● **提示文**:
━━━

多相交流電源
【課題】放電時に発生する残留電圧とスイッチング電流の重なりによるスイッチング素子の破壊を防止する。
【解決手段】n相多相交流の各相成分に対応するn/2個のプッシュプル回路で構成された正・逆2相分の正弦波インバータ1を並列接続し、変成器Tで絶縁された2次巻線N2の中性点bと両端(1、…n/2、n/2+1、…n)の間の負荷へ互いに位相が2π/nずれたn相多相交流電力を供給する。また、変成器Tの1次巻線N1の中点タップaに電圧検出回路2を接続して中点電圧を検出し、中点電圧を制御回路3に入力してクロックオシレータ4の発振パルスを分周して得られたインバータ1の駆動信号の周期をフィードバック制御する。また、整流器5を介して交流電力を整流し、n/2個のインバータ1に直流電力を供給する。
【解決手段】n相多相交流の各相成分に対応するn/2個のプッシュプル回路で構成された正・逆2相分の正弦波インバータ1を並列接続し、変成器Tで絶縁された2次巻線N2の中性点bと両端(1、…n/2、n/2+1、…n)の間の負荷へ互いに位相が2π/nずれたn相多相交流電力を供給する。また、変成器Tの1次巻線N1の中点タップaに電圧検出回路2を接続して中点電圧を検出し、中点電圧を制御回路3に入力してクロックオシレータ4の発振パルスを分周して得られたインバータ1の駆動信号の周期をフィードバック制御する。また、整流器5を介して交流電力を整流し、n/2個のインバータ1に直流電力を供給する。
【発明の詳細な説明】
【技術分野】
【0001】
本発明は、多相交流プラズマ発生装置に用いる多相交流電源に関する。
多相交流プラズマ発生装置はシリコン基板、ポリイミド基板などの表面のぬれ性改善、液晶パネルなどの洗浄分野、殺虫殺菌分野等へ適用できる。
【背景技術】
【0002】
従来技術は、50Hzまたは60Hzの3相商用電源から変成器を工夫する事により位相をずらした多相の交流電力を発生させるものがある。また、特許文献(特開平8−330079多電極型放電用電源装置)に提案されている、パーソナルコンピュータとD/A変換器を用いた低周波の放電電源装置、複数のスイッチング回路による位相制御されたパルス電圧出力からなる放電電源装置、商用交流電源を複数のインバータ回路および発振位相制御回路と低周波変成器により周波数変換・位相制御を行なう放電電源装置などがある。
【0003】
商用電源から変成器のみにより多相交流の電力を得る方式は、周波数が低いために大きな出力を得ようとすると変成器が大きくなり、電源装置自体の体積が大きくなってしまう。またプラズマの発生に使用する際、放電開始直後に大電流が流れる“暴走“現象が発生する。その他、電流が集中しやすくスポットが発生しやすいという問題がある。
【0004】
一方、直流を交流に変換するインバータを複数用いて多相交流電源を構成すると変成器を小さくでき、大電流やスポットの発生を防ぎ、結果としてコンパクトで効率のよい電源装置ができあがる。
ところが、インバータを用いた多相交流電源では、プラズマを発生した時に出力インピーダンスが変化し、出力変成器の一次側の電圧波形が変化し、適正な制御を行なわないとスイッチング素子が破壊される。

━━━

● **課題 A**: 記録の中から「there」という文字列を含む行をすべて抜き出して示すこと。

━━━

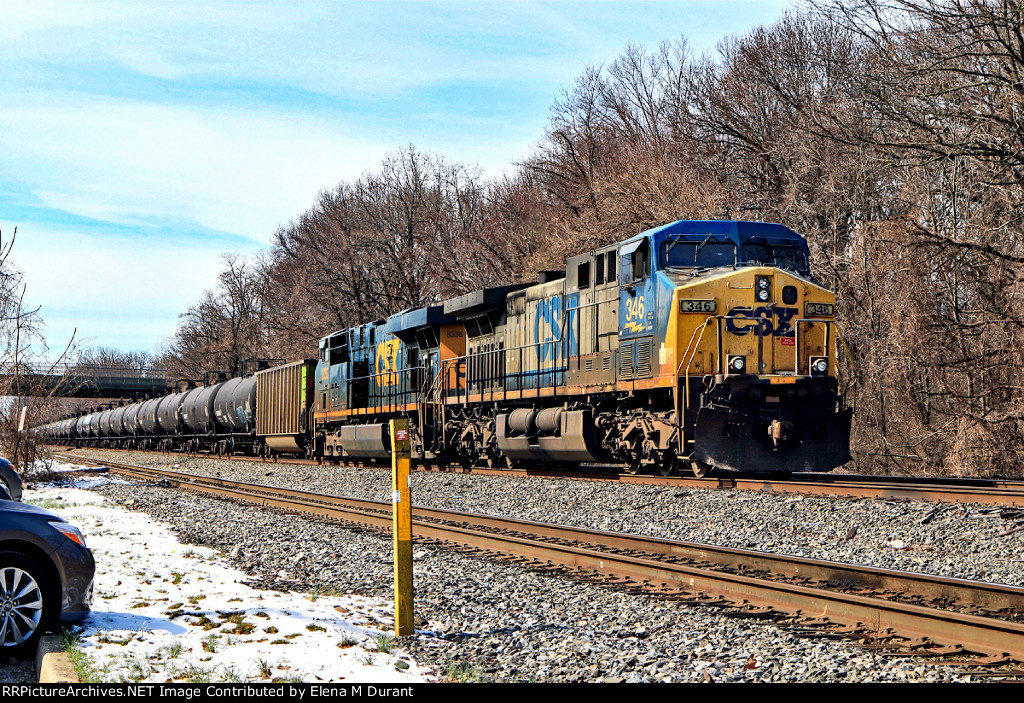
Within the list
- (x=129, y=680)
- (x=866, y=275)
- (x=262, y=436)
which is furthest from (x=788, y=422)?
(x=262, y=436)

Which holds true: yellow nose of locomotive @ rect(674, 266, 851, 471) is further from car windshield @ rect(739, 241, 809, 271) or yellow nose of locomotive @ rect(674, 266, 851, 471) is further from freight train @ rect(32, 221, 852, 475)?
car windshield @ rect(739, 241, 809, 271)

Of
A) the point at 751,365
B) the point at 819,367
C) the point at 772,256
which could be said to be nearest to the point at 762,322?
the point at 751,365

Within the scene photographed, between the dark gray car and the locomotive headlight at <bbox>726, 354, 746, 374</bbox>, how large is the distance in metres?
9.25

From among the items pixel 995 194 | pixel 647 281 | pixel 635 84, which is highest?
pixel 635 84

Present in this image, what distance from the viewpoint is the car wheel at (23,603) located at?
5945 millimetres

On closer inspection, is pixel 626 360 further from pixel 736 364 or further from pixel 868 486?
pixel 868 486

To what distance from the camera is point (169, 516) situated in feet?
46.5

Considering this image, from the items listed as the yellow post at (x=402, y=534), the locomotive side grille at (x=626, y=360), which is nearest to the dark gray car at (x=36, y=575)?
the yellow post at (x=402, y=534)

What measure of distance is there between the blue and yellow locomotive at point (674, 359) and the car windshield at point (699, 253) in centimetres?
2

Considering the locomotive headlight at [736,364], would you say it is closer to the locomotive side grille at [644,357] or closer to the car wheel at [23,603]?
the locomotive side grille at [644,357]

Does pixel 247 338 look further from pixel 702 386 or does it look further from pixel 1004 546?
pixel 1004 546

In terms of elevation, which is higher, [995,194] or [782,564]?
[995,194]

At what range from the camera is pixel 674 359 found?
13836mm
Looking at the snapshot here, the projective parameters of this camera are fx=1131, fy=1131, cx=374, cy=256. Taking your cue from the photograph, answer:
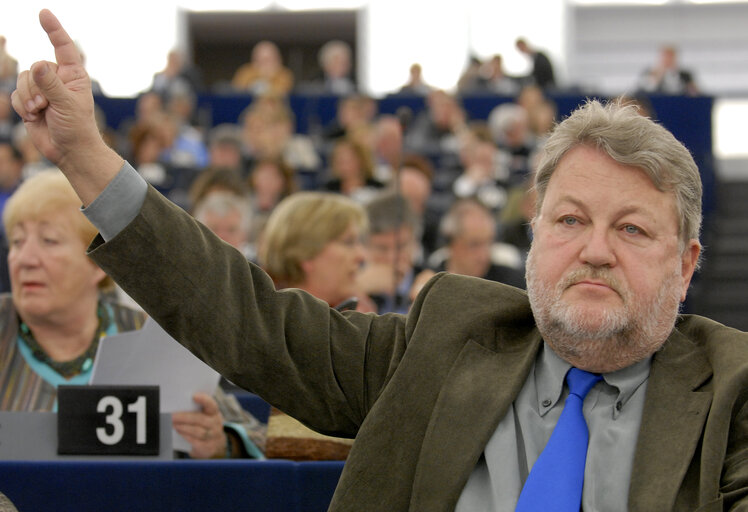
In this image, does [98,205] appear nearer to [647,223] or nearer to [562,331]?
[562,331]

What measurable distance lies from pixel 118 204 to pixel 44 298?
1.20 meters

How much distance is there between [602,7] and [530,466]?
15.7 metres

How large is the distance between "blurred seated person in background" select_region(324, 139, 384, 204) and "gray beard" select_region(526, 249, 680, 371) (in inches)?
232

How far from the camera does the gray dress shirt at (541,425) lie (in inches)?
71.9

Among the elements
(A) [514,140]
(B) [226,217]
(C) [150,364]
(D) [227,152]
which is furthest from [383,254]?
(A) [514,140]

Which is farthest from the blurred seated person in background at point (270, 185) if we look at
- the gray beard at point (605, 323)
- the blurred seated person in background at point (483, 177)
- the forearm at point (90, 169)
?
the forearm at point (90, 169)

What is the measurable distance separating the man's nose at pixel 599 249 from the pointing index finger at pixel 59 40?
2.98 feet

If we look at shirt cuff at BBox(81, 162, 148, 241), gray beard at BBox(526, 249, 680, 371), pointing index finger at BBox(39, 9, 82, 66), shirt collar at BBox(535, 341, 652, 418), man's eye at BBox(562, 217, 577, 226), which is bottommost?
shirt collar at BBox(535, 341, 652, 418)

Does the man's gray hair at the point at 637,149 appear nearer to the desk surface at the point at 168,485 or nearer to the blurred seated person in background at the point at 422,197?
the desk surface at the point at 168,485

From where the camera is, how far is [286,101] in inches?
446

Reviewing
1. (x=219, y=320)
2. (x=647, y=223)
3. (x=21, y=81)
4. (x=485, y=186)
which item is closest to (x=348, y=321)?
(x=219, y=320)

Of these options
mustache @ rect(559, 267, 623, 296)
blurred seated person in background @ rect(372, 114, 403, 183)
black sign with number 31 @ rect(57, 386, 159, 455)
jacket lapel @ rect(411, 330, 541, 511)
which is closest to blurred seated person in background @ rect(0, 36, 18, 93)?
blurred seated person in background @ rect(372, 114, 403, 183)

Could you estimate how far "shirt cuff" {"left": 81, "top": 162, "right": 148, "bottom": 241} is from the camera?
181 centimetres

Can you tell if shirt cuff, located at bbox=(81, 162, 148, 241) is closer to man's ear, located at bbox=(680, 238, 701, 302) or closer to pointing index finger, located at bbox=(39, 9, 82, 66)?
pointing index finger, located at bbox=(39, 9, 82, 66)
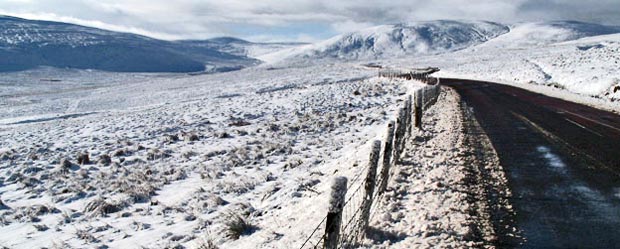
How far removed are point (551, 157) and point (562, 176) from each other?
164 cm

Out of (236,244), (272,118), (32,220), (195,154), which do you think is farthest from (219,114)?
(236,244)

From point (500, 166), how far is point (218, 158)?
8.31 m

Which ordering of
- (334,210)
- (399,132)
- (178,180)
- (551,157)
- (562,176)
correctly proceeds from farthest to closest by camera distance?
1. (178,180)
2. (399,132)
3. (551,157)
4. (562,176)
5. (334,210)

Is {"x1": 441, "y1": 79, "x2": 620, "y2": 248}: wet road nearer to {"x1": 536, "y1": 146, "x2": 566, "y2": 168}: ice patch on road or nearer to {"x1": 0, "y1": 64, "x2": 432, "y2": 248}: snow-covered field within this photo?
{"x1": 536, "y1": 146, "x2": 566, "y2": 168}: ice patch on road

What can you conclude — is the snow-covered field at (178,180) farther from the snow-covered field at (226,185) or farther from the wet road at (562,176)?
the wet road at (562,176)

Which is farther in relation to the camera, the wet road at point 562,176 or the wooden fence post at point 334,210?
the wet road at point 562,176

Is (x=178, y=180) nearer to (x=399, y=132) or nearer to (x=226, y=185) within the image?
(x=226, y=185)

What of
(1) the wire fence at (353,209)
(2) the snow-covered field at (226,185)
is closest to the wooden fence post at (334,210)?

━━━

● **課題 B**: 提示文によると、商用電源から変成器のみで多相交流の電力を得る方式で大きな出力を得ようとすると、変成器が大きくなるのはなぜか。

● **解答 A**:
What measure of distance is there between the blue and yellow locomotive at point (674, 359) and the car windshield at point (699, 253) in centimetres?
How much distance is there between [602,7] and [530,466]?

● **解答 B**: 周波数が低いため。